What is expected:
Please turn the paragraph of the text that begins "Small is Beautiful was a book" into a short bulleted list that keeps its main facts.

Small is Beautiful was a book on economics with a subtitle, ‘Economics as if People Mattered', by a British economist Schumacher. In the 70s the book made many people sit up and think. The Nobel Prize was instituted in 1901 for Peace, Literature, Physics, Chemistry and Medicine. In 1968 sponsored by Swiss Bank, an economic prize was added. For over thirty years, the Prize was awarded to monetary economists, not to welfare economists. A.K. Sen, the Indian recipient recently was the first to receive it for welfare economics. Organised knowledge becomes mainstream and it turns a deaf ear to anything outside its view. An American physicist, Fritjof Capra, attempted to reconcile Eastern mysticism with Western physics and became famous. His books sold in millions. But the mainstream physicists won't give him a listening even as Indians won't listen to the Indian wisdom until it gets the American approval.

Data segment:
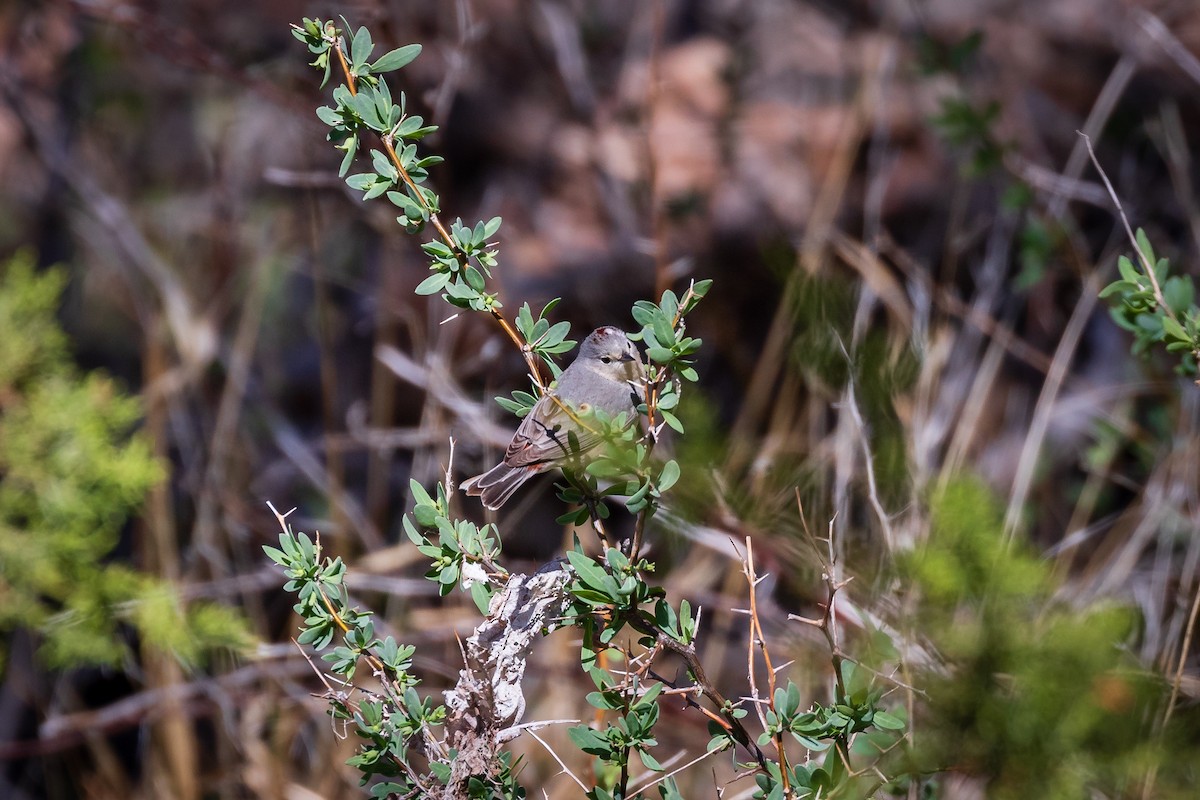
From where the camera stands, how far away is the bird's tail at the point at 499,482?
2.43 metres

Solution to the problem:
- *Small is Beautiful*, subtitled "Economics as if People Mattered," is a book on economics by the British economist Schumacher. It made many people think in the 70s.
- The Nobel Prize began in 1901 for Peace, Literature, Physics, Chemistry and Medicine. An economic prize sponsored by Swiss Bank was added in 1968.
- For over thirty years, that prize went to monetary economists, not welfare economists. A.K. Sen of India was the first to receive it for welfare economics.
- Organized knowledge becomes mainstream and ignores anything outside its view.
- The American physicist Fritjof Capra became famous trying to reconcile Eastern mysticism with Western physics, and his books sold in millions. Mainstream physicists still won't listen to him.
- In the same way, Indians won't listen to Indian wisdom until it gets American approval.